**Problem description**
The lines you return should be those containing the string "Łazienka", taken from the data below.

(Records from a data source)
# # # # #
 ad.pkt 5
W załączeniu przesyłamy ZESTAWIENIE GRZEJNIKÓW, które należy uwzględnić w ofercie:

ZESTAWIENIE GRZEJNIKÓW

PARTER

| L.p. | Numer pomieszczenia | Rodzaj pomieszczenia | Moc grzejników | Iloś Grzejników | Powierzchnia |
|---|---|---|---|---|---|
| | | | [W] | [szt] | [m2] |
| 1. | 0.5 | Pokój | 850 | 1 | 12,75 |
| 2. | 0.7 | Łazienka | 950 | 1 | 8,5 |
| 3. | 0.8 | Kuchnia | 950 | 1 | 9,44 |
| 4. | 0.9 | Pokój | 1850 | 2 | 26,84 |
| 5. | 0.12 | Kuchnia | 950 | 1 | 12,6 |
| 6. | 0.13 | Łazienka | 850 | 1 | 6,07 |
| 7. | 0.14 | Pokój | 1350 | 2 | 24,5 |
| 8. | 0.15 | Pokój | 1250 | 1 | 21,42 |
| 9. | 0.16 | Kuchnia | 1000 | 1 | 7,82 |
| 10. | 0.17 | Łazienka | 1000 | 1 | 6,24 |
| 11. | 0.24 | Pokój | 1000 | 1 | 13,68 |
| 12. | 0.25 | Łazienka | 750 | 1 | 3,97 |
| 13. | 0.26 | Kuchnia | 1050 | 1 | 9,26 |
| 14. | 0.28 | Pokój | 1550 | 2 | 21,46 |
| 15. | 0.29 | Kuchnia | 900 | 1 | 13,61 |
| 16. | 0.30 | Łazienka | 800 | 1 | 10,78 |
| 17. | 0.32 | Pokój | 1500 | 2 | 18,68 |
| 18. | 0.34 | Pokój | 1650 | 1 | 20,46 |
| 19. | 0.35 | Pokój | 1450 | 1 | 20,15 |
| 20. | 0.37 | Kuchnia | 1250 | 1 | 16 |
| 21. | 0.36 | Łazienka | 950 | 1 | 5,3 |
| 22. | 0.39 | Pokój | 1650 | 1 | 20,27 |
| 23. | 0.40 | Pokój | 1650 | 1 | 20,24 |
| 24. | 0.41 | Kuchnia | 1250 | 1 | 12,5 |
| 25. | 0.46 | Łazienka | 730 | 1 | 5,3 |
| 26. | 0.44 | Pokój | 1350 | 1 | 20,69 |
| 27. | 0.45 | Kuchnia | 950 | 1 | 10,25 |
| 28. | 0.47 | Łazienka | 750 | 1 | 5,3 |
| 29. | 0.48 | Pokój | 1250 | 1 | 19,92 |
# # # # #
**Exercise answer**
| 2. | 0.7 | Łazienka | 950 | 1 | 8,5 |
| 6. | 0.13 | Łazienka | 850 | 1 | 6,07 |
| 10. | 0.17 | Łazienka | 1000 | 1 | 6,24 |
| 12. | 0.25 | Łazienka | 750 | 1 | 3,97 |
| 16. | 0.30 | Łazienka | 800 | 1 | 10,78 |
| 21. | 0.36 | Łazienka | 950 | 1 | 5,3 |
| 25. | 0.46 | Łazienka | 730 | 1 | 5,3 |
| 28. | 0.47 | Łazienka | 750 | 1 | 5,3 |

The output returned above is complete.